It was great in the test kitchen , but would it work in the high-octane atmosphere of a busy restaurant?

That's the question Tom Vogel and his culinary team at Red Lobster asked as they neared completion of the menu overhaul that earned the seafood chain the 1999 MenuMasters Award for Best Menu Revamp.

"What you make in a test kitchen may not always work in a restaurant that is serving 1,000 guests a night," says Vogel, vice president of food and beverage for Darden Restaurants' Red Lobster chain.

"We worked a lot of Friday and Saturday nights in the restaurants to feel what they felt," Vogel adds. "As a result, we made a number of changes."

One thing they discovered was that the menu section called "Seafood in Every Bite Pasta" needed modification. "We had to simplify this area because of the sheer volume of pastas that were going through the restaurant," Vogel says.

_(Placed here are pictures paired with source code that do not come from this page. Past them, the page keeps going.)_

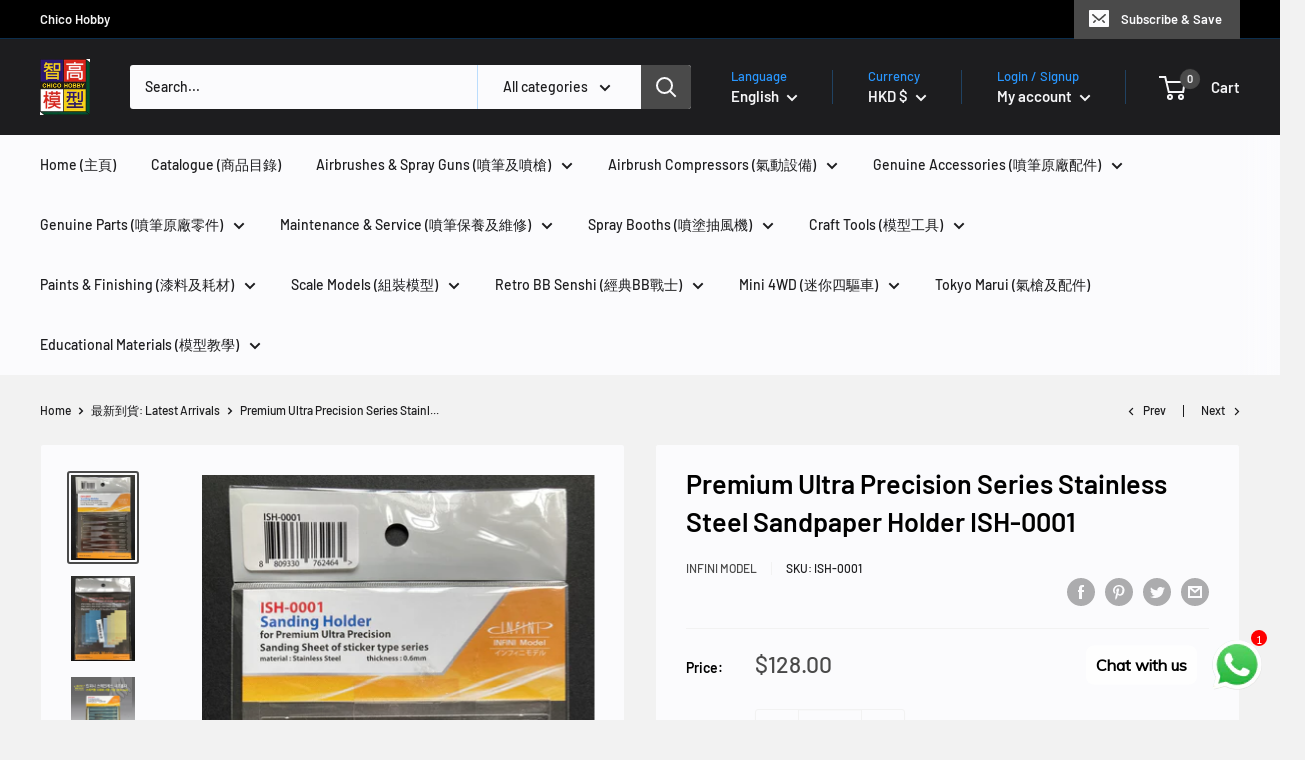

--- FILE ---
content_type: text/javascript
request_url: https://chicohobby.com/cdn/shop/t/2/assets/custom.js?v=90373254691674712701621585031
body_size: -730
content:
//# sourceMappingURL=/cdn/shop/t/2/assets/custom.js.map?v=90373254691674712701621585031
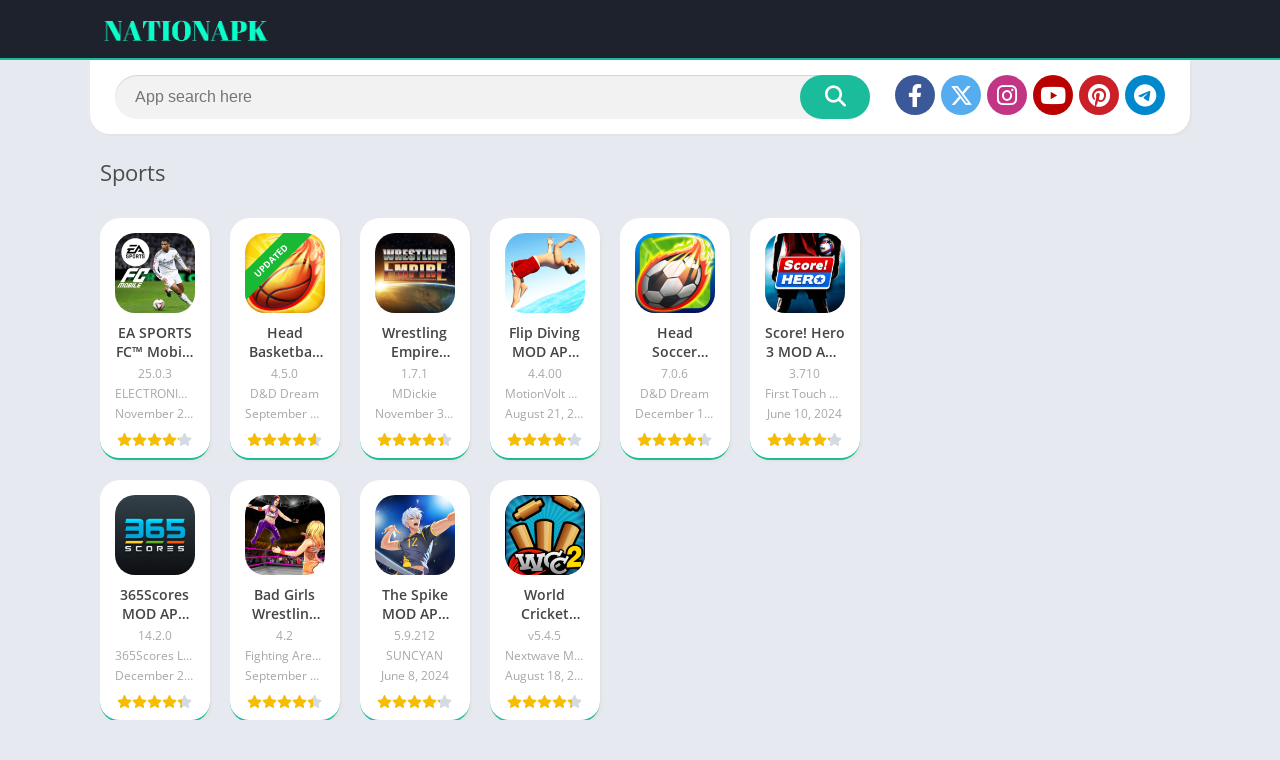

--- FILE ---
content_type: text/html; charset=utf-8
request_url: https://www.google.com/recaptcha/api2/aframe
body_size: 267
content:
<!DOCTYPE HTML><html><head><meta http-equiv="content-type" content="text/html; charset=UTF-8"></head><body><script nonce="6w0TjXfsKtAtGOPAEXUieg">/** Anti-fraud and anti-abuse applications only. See google.com/recaptcha */ try{var clients={'sodar':'https://pagead2.googlesyndication.com/pagead/sodar?'};window.addEventListener("message",function(a){try{if(a.source===window.parent){var b=JSON.parse(a.data);var c=clients[b['id']];if(c){var d=document.createElement('img');d.src=c+b['params']+'&rc='+(localStorage.getItem("rc::a")?sessionStorage.getItem("rc::b"):"");window.document.body.appendChild(d);sessionStorage.setItem("rc::e",parseInt(sessionStorage.getItem("rc::e")||0)+1);localStorage.setItem("rc::h",'1768808234798');}}}catch(b){}});window.parent.postMessage("_grecaptcha_ready", "*");}catch(b){}</script></body></html>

The Red Lobster menu revamp evolved over several years. The objective was to refresh the brand and make customers aware that Red Lobster was offering a much broader variety of food than it had in the past.

"There are many people who still think of us as serving mostly fried foods like we did in the 1970's," Vogel explains. "Today we serve a lot that's not fried. We're known for lobsters, crab and fresh fish as well as pastas and combinations."

New and innovative items include hot lobster fondue, a blend of lobster and cheddar cheese served in a bread bowl, and shrimp bruschetta, sour dough crisps topped with shrimp and cheeses served with tomato-basil relish.

It was a much needed revitalization, according to Janet Lowder, president of the Los Angeles consulting firm of Restaurant Management Services. "After all these years, a revamp was definitely in order. Obviously, they know how to handle seafood, which can be very tricky, but consumers perceived them as being in the lower end of the mid-range of seafood restaurants."

But that's changing, Lowder says. "This puts them in the higher end of this middle group and lets them compete rather well against these more higher-end seafood restaurants."

Red Lobster's 15-member food and beverage team is split into two groups. Chefs and developers focus on creating new menu items and are led by executive chef Steve Anderson and food and beverage director Kurt Hankins. Operations Support takes the recipes and re-creates them for the restaurants. The groups work together in the Red Lobster portion of Darden's culinary center in Orlando, Fla.

"We challenged ourselves to create a menu that would inspire the passion of our restaurant crew and managers," Vogel said. "We decided that the only items we would roll out nationally would be the ones our test restaurants in Tampa, Fla., and Cincinnati would not let us take away."

The culinary team went in with 15 new items and rolled out nine. "Restaurants were passionate about those nine," Vogel notes. "That process -- allowing restaurants to say what menu items they wanted to keep -- helped us be very focused nationally."

Big menu winners thus far include the "Seafood in Every Bite Pasta" and "Crabby Monday" -- all-you-can-eat crabs for $14.95.

Red Lobster also is highlighting its "Fresh Fish" section, a selection of fish that changes daily. "Actually, we've been flying fresh fish overnight from the docks to our restaurants for many, many years," says Vogel, "but a lot of people think we only serve frozen fish out of the freezer."

The Red Lobster revamp, which included new menu designs and plateware, was launched during September and November of 1998, a two-part process that let the restaurants phase items in gradually.

The first step was to train the regional trainers. The Operations Support team then developed detailed training aids with color photos that gave Red Lobster's 670 restaurants step-by-step instructions for preparing and serving the food.

How does the chain measure success? "Well, our guest satisfaction scores for taste and appearance showed double-digit increases over last year," Vogel says.

There's another yardstick -- word-of-mouth. "We have had menu revisions in past years that haven't stuck," says Vogel, "so when you create a large menu change like this one, and everyone is still talking about it six months later, that's very satisfying."